Global and domestic pumped storage hydropower (PSH) development has traditionally focused on construction of large (greater than 100 MW), site-customized plants. Alternative designs for PSH technologies have been debated in industry and the research community, however, leading to interest in developing smaller, modular, distributed PSH systems.
Small modular PSH (m-PSH) could lead to cost-competitiveness through direct cost reductions arising from R&D efforts and by avoiding many of the barriers facing conventional designs, such as access to capital, the long and uncertain licensing process, and the suppression of market prices (and subsequently revenues) caused by adding utility-scale storage to the grid.
The purposes of this project were to (1) assess the cost and design dynamics of m-PSH, (2) weigh the benefits against the the economies of scale inherent in utility-scale development, and (3) measure m-PSH’s economic competitiveness against alternative distributed storage technologies (e.g., batteries).

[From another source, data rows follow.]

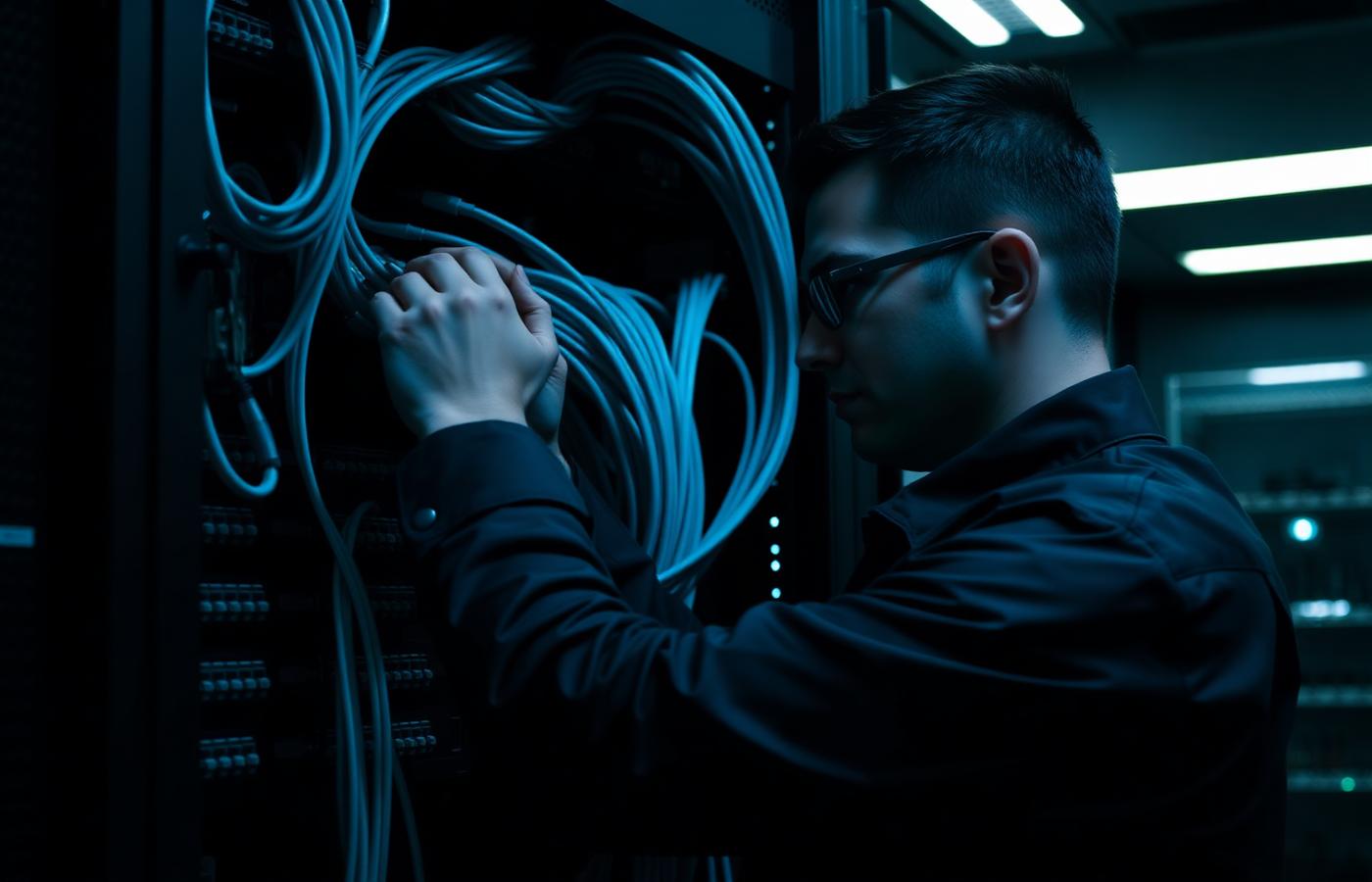 Innovation Technology technician working inside a network rack
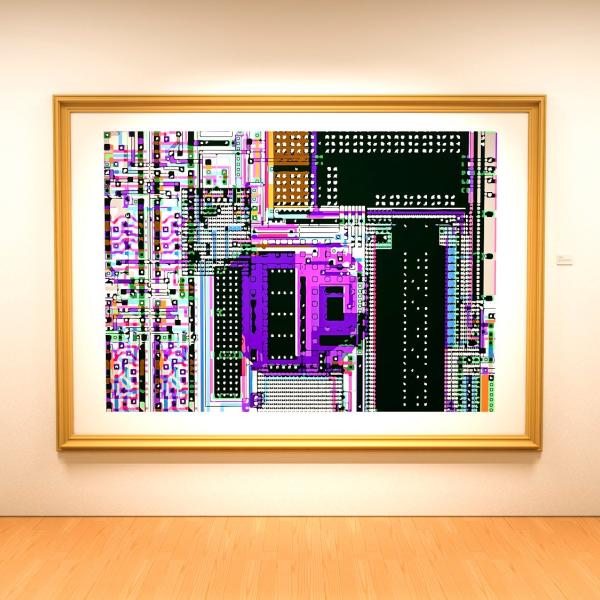 This illustration shows the layout of an application-specific integrated circuit, or ASIC, at an imaginary art exhibition.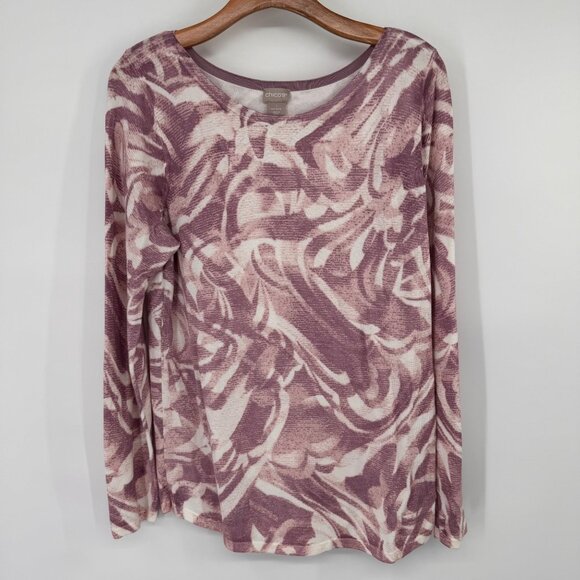 Chicos 1 Womens Abstract-Print Bateau-Neck Pullover Sweater Size medium Mauve - Picture 5 of 13
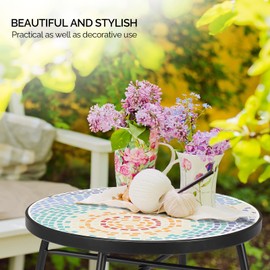 Bonnlo Mosaic Side Table Livingroom Coffee Table Plant Table Outdoor Garden Patio Balcony (Sun)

Researchers developed case studies to explore unique m-PSH designs, created a cost-modeling tool to quantify the cost of greenfield m-PSH projects, evaluated the requirements and feasibility of scaling a ground-level storage device for buildings and commercial applications (the proprietary GLIDES configuration developed at Oak Ridge National Laboratory), and determined the technological feasibility and economic viability of m-PSH.
The core outputs of this project were a (1) general cost estimate for m-PSH projects with installed capacities less than 100 MW, (2) characterization of the challenges inherent to m-PSH projects and technologies, and (3) evaluation of cost reduction opportunities for different m-PSH project types. This combined information may allow industry and the US Department of Energy’s Water Power Program to make an informed evaluation of the feasibility, risks, and potential benefits of pursuing a research and development strategy to reduce the cost of PSH development through modularization.